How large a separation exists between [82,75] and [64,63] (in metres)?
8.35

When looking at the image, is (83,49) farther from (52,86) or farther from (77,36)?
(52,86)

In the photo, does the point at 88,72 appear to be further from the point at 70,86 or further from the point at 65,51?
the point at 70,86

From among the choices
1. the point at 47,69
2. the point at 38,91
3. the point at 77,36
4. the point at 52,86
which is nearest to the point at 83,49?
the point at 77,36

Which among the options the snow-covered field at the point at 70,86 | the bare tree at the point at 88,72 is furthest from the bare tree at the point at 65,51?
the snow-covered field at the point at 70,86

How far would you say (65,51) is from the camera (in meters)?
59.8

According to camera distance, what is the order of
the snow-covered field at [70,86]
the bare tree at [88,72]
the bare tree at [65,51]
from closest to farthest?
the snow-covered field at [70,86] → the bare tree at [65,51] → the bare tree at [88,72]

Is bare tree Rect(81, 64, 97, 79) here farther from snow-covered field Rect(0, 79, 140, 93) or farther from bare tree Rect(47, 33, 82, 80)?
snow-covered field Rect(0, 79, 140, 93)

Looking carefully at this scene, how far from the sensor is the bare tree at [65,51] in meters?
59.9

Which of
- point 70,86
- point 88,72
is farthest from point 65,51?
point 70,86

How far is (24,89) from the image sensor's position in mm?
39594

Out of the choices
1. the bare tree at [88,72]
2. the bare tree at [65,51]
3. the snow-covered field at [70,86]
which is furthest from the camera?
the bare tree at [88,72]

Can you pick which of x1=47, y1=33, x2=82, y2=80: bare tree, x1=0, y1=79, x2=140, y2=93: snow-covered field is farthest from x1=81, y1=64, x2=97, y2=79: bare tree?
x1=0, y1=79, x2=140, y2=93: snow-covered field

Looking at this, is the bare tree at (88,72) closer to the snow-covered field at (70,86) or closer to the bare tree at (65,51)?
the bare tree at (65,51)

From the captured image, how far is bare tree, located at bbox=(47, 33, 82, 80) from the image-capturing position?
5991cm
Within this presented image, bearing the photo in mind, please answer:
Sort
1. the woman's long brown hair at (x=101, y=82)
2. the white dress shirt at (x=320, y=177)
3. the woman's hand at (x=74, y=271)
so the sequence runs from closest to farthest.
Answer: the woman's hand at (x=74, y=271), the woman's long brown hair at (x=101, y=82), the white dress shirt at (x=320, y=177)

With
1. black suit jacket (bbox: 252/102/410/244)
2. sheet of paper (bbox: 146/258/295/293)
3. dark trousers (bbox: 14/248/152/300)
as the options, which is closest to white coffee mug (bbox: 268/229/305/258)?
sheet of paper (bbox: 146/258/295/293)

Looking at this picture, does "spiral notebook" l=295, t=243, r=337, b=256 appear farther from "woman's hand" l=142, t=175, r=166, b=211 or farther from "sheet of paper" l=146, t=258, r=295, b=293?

━━━━━━━━

Only the lines from the one that contains "How far would" through the last line should be repeated, each exactly as it stands, with both ends included.

◆ **Final answer**:
How far would you say (65,51) is from the camera (in meters)?
59.8

According to camera distance, what is the order of
the snow-covered field at [70,86]
the bare tree at [88,72]
the bare tree at [65,51]
from closest to farthest?
the snow-covered field at [70,86] → the bare tree at [65,51] → the bare tree at [88,72]

Is bare tree Rect(81, 64, 97, 79) here farther from snow-covered field Rect(0, 79, 140, 93) or farther from bare tree Rect(47, 33, 82, 80)?
snow-covered field Rect(0, 79, 140, 93)

Looking carefully at this scene, how far from the sensor is the bare tree at [65,51] in meters?
59.9

Which of
- point 70,86
- point 88,72
is farthest from point 65,51?
point 70,86

How far is (24,89) from the image sensor's position in mm?
39594

Out of the choices
1. the bare tree at [88,72]
2. the bare tree at [65,51]
3. the snow-covered field at [70,86]
which is furthest from the camera?
the bare tree at [88,72]

Can you pick which of x1=47, y1=33, x2=82, y2=80: bare tree, x1=0, y1=79, x2=140, y2=93: snow-covered field is farthest from x1=81, y1=64, x2=97, y2=79: bare tree?
x1=0, y1=79, x2=140, y2=93: snow-covered field

Looking at this, is the bare tree at (88,72) closer to the snow-covered field at (70,86) or closer to the bare tree at (65,51)?
the bare tree at (65,51)

From the captured image, how far is bare tree, located at bbox=(47, 33, 82, 80) from the image-capturing position?
5991cm
Within this presented image, bearing the photo in mind, please answer:
Sort
1. the woman's long brown hair at (x=101, y=82)
2. the white dress shirt at (x=320, y=177)
3. the woman's hand at (x=74, y=271)
so the sequence runs from closest to farthest.
Answer: the woman's hand at (x=74, y=271), the woman's long brown hair at (x=101, y=82), the white dress shirt at (x=320, y=177)

With
1. black suit jacket (bbox: 252/102/410/244)
2. sheet of paper (bbox: 146/258/295/293)
3. dark trousers (bbox: 14/248/152/300)
as the options, which is closest to white coffee mug (bbox: 268/229/305/258)?
sheet of paper (bbox: 146/258/295/293)

Looking at this picture, does "spiral notebook" l=295, t=243, r=337, b=256 appear farther from "woman's hand" l=142, t=175, r=166, b=211 or farther from "sheet of paper" l=146, t=258, r=295, b=293?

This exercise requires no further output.